*WHAT TO DO:* Change every "Terrace" in the rows below to "Balcony", leaving everything else unchanged, and give the rows again without the pictures.

***** EXCERPTED DATA *****

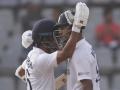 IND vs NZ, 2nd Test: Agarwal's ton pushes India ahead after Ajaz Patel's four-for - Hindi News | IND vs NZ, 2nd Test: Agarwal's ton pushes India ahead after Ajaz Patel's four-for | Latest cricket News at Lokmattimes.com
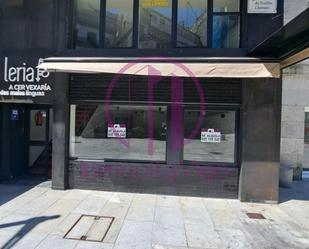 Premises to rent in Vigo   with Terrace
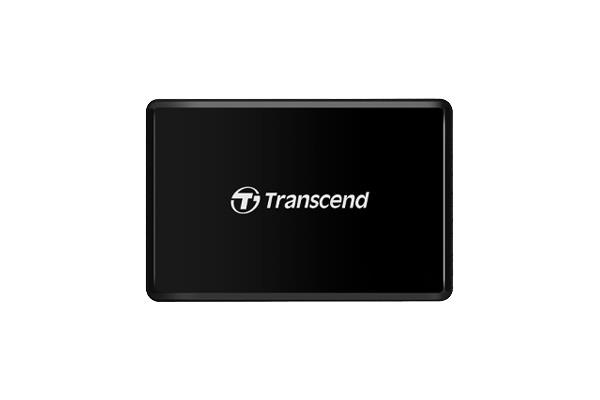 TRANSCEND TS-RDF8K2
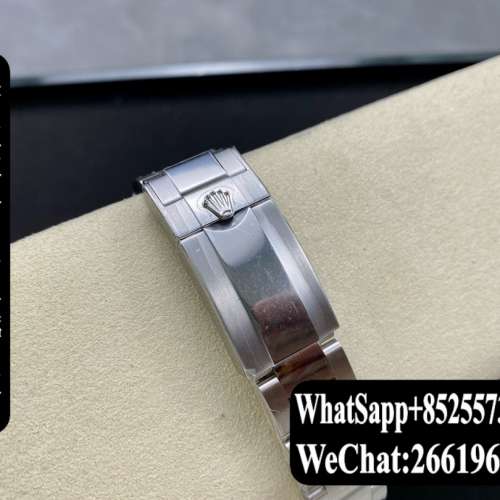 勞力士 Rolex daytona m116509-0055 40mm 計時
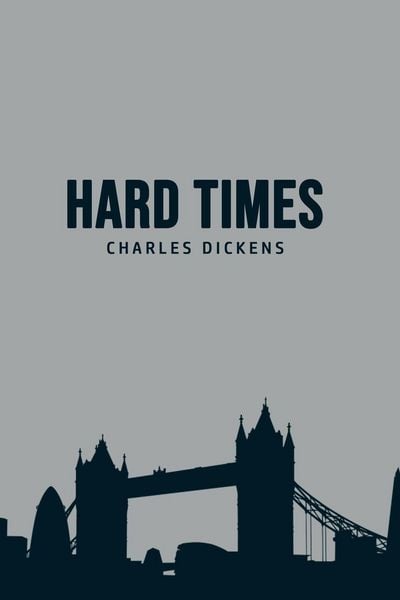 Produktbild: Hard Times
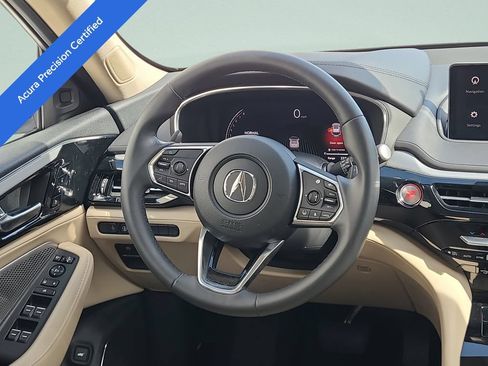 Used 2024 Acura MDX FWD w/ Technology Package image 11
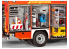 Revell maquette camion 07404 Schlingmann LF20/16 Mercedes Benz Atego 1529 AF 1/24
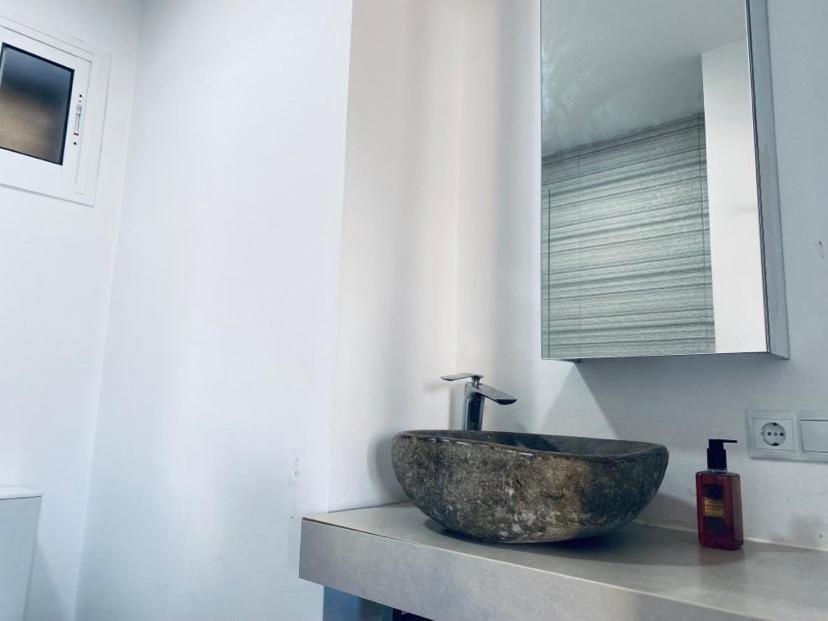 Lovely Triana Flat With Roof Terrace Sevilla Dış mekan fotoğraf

*****

*WRITTEN RESPONSE:*
 IND vs NZ, 2nd Test: Agarwal's ton pushes India ahead after Ajaz Patel's four-for - Hindi News | IND vs NZ, 2nd Test: Agarwal's ton pushes India ahead after Ajaz Patel's four-for | Latest cricket News at Lokmattimes.com
 Premises to rent in Vigo   with Balcony
 TRANSCEND TS-RDF8K2
 勞力士 Rolex daytona m116509-0055 40mm 計時
 Produktbild: Hard Times
 Used 2024 Acura MDX FWD w/ Technology Package image 11
 Revell maquette camion 07404 Schlingmann LF20/16 Mercedes Benz Atego 1529 AF 1/24
 Lovely Triana Flat With Roof Balcony Sevilla Dış mekan fotoğraf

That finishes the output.